▶ [YOUR ASSIGNMENT]
Within the listing below, the lines to output run from the one containing "Golf 7 Trendline" through the one containing "Power cables with"; copy them exactly and nothing else.

▶ [PROVIDED MATERIAL]
++++++++

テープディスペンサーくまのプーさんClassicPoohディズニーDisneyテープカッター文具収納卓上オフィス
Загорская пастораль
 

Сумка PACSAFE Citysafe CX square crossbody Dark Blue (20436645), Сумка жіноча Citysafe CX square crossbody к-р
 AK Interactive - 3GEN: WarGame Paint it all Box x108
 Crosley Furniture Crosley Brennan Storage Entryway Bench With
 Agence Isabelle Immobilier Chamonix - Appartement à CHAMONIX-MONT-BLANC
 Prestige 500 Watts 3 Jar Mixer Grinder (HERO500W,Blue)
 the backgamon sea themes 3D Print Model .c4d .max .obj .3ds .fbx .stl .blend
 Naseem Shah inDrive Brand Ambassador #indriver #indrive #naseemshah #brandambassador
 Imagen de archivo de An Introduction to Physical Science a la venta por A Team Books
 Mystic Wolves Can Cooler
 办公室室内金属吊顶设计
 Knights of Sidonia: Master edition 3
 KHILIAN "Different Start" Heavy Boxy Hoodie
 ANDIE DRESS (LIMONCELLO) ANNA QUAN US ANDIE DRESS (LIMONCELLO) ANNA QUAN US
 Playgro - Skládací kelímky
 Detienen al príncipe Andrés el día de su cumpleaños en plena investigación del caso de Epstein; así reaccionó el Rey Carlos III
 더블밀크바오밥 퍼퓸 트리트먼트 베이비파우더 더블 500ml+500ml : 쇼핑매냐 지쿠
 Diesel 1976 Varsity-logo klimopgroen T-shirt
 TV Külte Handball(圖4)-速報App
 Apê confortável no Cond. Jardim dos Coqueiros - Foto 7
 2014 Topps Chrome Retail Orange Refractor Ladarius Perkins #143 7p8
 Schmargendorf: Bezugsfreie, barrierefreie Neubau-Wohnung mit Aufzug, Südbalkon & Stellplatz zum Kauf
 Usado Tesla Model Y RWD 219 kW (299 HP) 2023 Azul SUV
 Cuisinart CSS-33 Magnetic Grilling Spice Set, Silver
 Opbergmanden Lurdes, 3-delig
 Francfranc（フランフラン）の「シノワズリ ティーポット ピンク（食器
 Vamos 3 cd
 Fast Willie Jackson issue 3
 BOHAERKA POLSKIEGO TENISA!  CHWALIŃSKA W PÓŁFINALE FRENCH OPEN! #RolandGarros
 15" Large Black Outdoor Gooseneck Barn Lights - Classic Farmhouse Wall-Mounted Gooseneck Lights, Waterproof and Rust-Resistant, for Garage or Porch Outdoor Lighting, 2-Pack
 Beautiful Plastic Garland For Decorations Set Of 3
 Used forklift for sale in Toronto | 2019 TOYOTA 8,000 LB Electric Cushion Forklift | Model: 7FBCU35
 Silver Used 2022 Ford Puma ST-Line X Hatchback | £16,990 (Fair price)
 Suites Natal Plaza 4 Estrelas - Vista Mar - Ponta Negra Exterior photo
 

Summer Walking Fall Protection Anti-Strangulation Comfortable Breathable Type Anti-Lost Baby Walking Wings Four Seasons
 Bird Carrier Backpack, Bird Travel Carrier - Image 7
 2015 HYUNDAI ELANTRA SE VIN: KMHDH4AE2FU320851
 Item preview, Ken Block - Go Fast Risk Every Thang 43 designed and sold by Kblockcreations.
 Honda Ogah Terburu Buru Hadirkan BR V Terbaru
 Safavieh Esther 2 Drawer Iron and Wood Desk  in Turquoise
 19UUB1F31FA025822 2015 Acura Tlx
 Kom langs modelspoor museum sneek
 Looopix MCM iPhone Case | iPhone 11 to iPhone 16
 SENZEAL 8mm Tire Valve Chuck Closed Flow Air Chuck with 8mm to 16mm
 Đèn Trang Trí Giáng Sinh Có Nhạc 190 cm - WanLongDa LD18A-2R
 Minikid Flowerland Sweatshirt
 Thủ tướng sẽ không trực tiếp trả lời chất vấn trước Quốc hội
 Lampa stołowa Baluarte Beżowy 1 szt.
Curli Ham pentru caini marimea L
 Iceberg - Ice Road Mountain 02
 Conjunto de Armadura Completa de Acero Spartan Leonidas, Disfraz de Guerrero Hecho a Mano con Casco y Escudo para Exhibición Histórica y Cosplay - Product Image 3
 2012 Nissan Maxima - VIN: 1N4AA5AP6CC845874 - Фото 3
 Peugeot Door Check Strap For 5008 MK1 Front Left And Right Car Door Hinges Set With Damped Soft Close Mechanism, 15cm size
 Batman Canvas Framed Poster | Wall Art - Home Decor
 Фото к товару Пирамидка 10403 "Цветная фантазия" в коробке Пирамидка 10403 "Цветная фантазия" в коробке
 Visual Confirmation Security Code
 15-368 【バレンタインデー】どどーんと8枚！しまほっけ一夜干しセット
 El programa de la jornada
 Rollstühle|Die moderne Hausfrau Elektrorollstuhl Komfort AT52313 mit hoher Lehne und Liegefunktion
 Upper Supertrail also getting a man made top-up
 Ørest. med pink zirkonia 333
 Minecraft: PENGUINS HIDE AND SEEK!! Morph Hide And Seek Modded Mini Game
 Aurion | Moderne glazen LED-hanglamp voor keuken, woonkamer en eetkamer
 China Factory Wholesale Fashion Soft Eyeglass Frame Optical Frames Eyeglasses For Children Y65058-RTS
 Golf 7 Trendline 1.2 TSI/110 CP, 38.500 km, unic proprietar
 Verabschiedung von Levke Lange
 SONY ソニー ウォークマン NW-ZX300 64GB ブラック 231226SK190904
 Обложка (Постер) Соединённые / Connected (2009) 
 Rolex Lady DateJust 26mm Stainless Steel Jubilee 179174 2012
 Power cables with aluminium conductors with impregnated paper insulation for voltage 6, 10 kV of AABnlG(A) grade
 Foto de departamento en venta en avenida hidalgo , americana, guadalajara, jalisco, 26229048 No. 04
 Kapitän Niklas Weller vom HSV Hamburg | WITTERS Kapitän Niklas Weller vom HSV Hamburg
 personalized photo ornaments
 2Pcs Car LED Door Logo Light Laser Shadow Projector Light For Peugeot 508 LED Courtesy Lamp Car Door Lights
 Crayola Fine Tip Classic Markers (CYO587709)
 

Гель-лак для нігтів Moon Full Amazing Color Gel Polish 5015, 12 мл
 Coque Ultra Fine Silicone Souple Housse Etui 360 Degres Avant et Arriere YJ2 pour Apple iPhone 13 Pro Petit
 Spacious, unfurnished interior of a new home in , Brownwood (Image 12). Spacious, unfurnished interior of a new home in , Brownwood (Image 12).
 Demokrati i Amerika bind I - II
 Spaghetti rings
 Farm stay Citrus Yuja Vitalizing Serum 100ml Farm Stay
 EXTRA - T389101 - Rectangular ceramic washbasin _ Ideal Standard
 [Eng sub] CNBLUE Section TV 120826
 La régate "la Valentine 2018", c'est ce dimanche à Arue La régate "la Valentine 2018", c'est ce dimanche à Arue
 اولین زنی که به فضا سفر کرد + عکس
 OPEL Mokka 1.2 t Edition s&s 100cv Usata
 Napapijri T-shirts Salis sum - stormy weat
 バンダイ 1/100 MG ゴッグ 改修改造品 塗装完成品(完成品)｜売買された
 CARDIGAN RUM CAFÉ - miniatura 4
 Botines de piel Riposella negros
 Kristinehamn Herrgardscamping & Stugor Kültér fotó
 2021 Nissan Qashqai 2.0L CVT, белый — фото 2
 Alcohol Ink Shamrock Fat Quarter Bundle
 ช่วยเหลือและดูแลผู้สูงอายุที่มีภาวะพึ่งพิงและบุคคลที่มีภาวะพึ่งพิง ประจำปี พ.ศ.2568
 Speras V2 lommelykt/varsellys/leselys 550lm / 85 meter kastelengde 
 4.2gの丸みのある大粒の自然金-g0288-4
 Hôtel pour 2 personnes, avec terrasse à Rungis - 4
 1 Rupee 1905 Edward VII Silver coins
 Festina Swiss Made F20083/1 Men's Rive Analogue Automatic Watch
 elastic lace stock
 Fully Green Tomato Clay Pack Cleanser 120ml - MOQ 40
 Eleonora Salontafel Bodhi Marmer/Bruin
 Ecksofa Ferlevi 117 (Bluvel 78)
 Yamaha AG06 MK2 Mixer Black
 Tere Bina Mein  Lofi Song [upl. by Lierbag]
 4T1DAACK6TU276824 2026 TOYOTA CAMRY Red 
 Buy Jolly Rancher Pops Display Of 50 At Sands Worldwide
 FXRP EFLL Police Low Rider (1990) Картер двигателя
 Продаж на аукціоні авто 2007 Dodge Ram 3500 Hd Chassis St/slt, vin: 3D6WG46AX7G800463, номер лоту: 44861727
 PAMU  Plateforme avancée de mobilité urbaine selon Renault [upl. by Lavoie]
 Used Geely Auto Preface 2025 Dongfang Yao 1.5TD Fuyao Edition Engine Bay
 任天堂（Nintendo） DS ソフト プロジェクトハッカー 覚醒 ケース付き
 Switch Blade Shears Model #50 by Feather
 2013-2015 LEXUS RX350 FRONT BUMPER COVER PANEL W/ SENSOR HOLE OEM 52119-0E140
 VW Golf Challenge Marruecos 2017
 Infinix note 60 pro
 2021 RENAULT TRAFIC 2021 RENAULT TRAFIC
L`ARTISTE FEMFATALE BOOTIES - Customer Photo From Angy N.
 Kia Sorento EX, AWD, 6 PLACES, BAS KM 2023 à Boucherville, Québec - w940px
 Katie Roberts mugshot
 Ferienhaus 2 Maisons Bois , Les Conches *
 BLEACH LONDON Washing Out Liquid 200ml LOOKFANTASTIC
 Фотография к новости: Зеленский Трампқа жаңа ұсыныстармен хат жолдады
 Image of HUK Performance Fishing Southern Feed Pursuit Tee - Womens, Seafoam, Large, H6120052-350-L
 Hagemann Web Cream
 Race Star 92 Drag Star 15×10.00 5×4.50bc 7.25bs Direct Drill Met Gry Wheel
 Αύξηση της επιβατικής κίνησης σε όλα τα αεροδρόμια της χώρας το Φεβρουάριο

++++++++

▶ [ANSWER FOR THIS EXERCISE]
 Golf 7 Trendline 1.2 TSI/110 CP, 38.500 km, unic proprietar
 Verabschiedung von Levke Lange
 SONY ソニー ウォークマン NW-ZX300 64GB ブラック 231226SK190904
 Обложка (Постер) Соединённые / Connected (2009) 
 Rolex Lady DateJust 26mm Stainless Steel Jubilee 179174 2012
 Power cables with aluminium conductors with impregnated paper insulation for voltage 6, 10 kV of AABnlG(A) grade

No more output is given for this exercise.